Is the Cleft-Lift a New Procedure?

My surgeon said he never heard of it because it was a new, specialized procedure.

It depends on your definition of “new”. The cleft-lift is a procedure that has had several modifications, within the category of operations for pilonidal disease collectively called “off midline closures”:

  • In 1973 Dr. George Karydakis, a Greek surgeon, published his experience with a successful operation to treat pilonidal disease with an off midline closure. We call his procedure the Karydakis Procedure, and it is very similar to the cleft-lift.
  • Dr. John Bascom began writing about this in 1987 and has published numerous articles on the subject. He modified the Karydakis Procedure, and called his modification a “cleft-closure”, and later changed the name to “cleft-lift”. It is often referred to as the Bascom Cleft-Lift.
  • Dr Immerman has been performing the Bascom Cleft-Lift since 1993, and now has an approximate overall 98% success rate with a single procedure. He has some slight modifications as well.
  • This operation is not a “secret” and there are many, many scientific papers on the subject.
  • A retrospective meta-analysis of 89,000 worldwide patients, followed for up to 20 years, was published in February 2018 which showed that the Bascom Cleft-Lift and Karydakis Procedures had the lowest recurrence rate. You can download and read that article here.

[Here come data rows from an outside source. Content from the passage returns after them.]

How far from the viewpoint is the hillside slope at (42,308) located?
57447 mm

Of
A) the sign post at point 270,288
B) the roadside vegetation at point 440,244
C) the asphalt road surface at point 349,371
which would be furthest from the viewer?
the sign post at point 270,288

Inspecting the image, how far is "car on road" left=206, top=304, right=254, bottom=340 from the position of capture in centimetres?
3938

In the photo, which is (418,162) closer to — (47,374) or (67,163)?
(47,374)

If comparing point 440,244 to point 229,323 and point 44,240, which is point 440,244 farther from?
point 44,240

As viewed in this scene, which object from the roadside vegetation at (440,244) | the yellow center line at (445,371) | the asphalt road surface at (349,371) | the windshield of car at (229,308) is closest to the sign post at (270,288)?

So these procedures have been in the surgical literature for well over 40 years, and are widely known by pilonidal surgeons throughout the world. When studying a board certification study course ten years ago (created by the American College of Surgeons) I came across a question on pilonidal disease where the correct answer to “which procedure has the lowest recurrence rate” : is the cleft-lift. (Indicating that it is the accepted answer to the question as recognized by the ACS.)

So, this is not a new procedure. It is not fringe science. It is not a gimmick. It is not “fake news”. This is one of the best ways to treat pilonidal disease in 2020. (Minimally invasive surgery is also an option, and I discuss that here.) Of course, it is “specialized” – as is every other operation we surgeons perform. If your surgeon has not heard of the cleft-lift procedure, I cannot explain why. You will have to draw your own conclusions.

So, this is not a new operation, but if you are struggling with pilonidal disease, it may give you a new life.